Adding data libraries from filesystem path creating duplicates
Hi All, I've noticed an issue a couple of times now where I've added a directory of fastq's from an NFS mounted filesystem (reference only rather than copying into galaxy) and then galaxy times out. Load average begins to get really high and then consumes all the RAM and sometimes crashes. These are the same symptom as I had before with this issue that was never resolved; http://dev.list.galaxyproject.org/run-sh-segfault-td4667549.html#a4667553 What I've noticed is that in the dataset I'm uploading to galaxy, there are suddenly many duplicates. In this example that's just happened, there are 288 fastq.gz files in the physical folder, but galaxy has created 6 references to each file resulting in 1728 datasets in the folder (see attached images). When this happened before and crashed the galaxy application, whenever it restarted it'd try to resume what it was doing which created an endless loop of retrying and crashing until the job was removed. Does anyone know what may be causing this? Cheers, Martin -- -- Dr. Martin Vickers Data Manager/HPC Systems Administrator Institute of Biological, Environmental and Rural Sciences IBERS New Building Aberystwyth University w: http://www.martin-vickers.co.uk/ e: mjv08@aber.ac.uk t: 01970 62 2807
If I had to guess, I would guess this is caused by a mis-configured proxy (nginx or Apache) that is resubmitting a POST request that is taking Galaxy to long to respond to. Order of events being something like: - User clicks to upload library items. - Proxy gets requests and passes to Galaxy - Galaxy takes a long time to process request and doesn't respond within a timeout. - Proxy resends POST request to Galaxy. - Galaxy takes a long time to process request and doesn't respond within a timeout. ... Proxies should never resend POST requests to Galaxy as far a I can imagine, but we have seen this for instance when submitting workflows. Some people have had their proxy retry that request repeatedly. I don't really know if this is a problem with the default proxy configurations we list on the wiki or if it comes down to customizations or special loaded extensions at various sites that have encountered this.

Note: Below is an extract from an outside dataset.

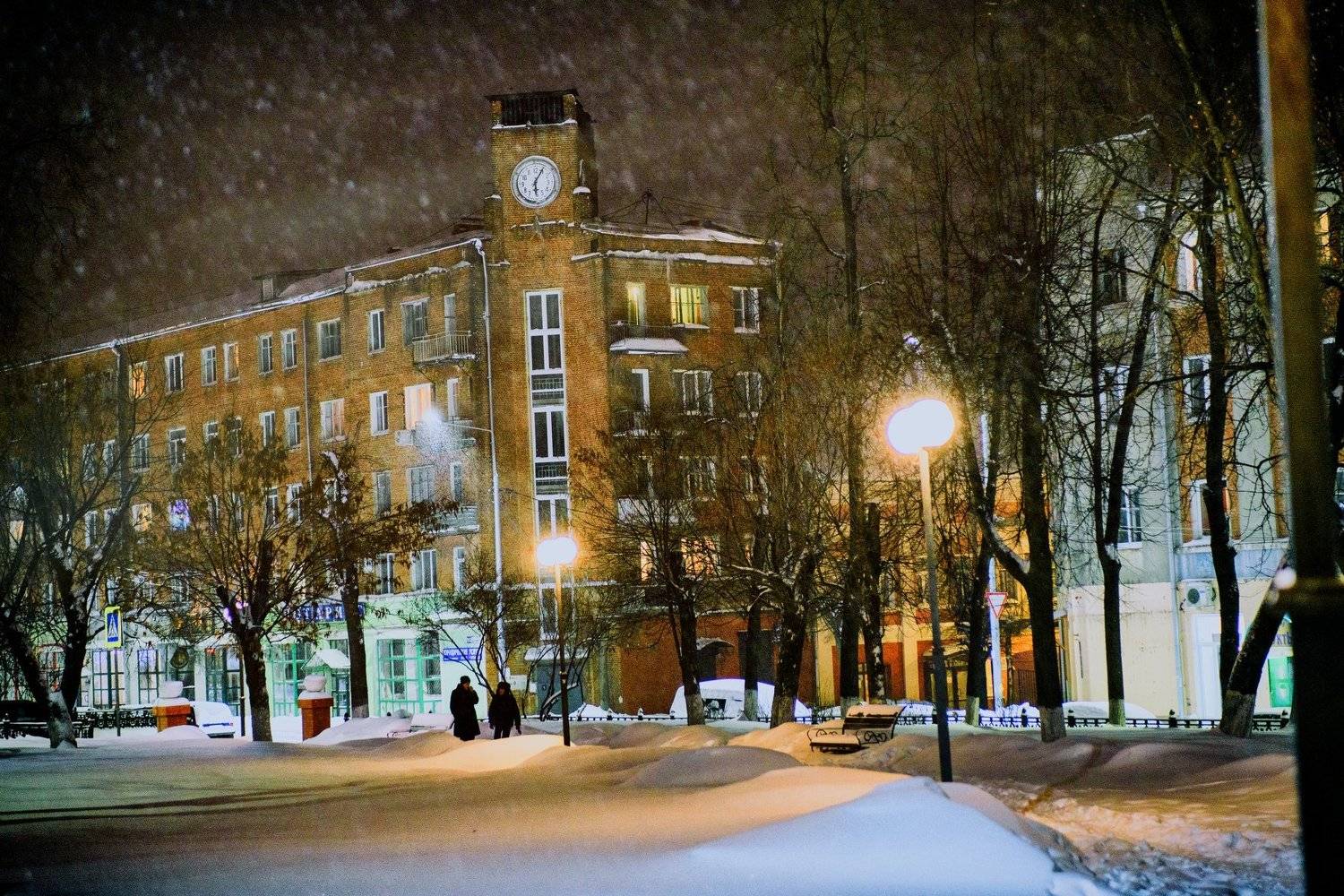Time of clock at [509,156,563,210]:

Is this enough to help debug the problem? I'm not really an expert on specific proxies, etc... and you have it there and seem to be able to reproduce the problem. If you do want further help I would post the proxy you are using, the extensions, the configuration, and the Galaxy logs corresponding to this incident to see if we can see the repeated posts and the route that is being posted to. If you are not using a proxy, then I am stumped :(. -John On Fri, Sep 4, 2015 at 12:04 PM, Martin Vickers <mjv08@aber.ac.uk> wrote:
Hi All,
I've noticed an issue a couple of times now where I've added a directory of fastq's from an NFS mounted filesystem (reference only rather than copying into galaxy) and then galaxy times out. Load average begins to get really high and then consumes all the RAM and sometimes crashes. These are the same symptom as I had before with this issue that was never resolved;
http://dev.list.galaxyproject.org/run-sh-segfault-td4667549.html#a4667553
What I've noticed is that in the dataset I'm uploading to galaxy, there are suddenly many duplicates. In this example that's just happened, there are 288 fastq.gz files in the physical folder, but galaxy has created 6 references to each file resulting in 1728 datasets in the folder (see attached images).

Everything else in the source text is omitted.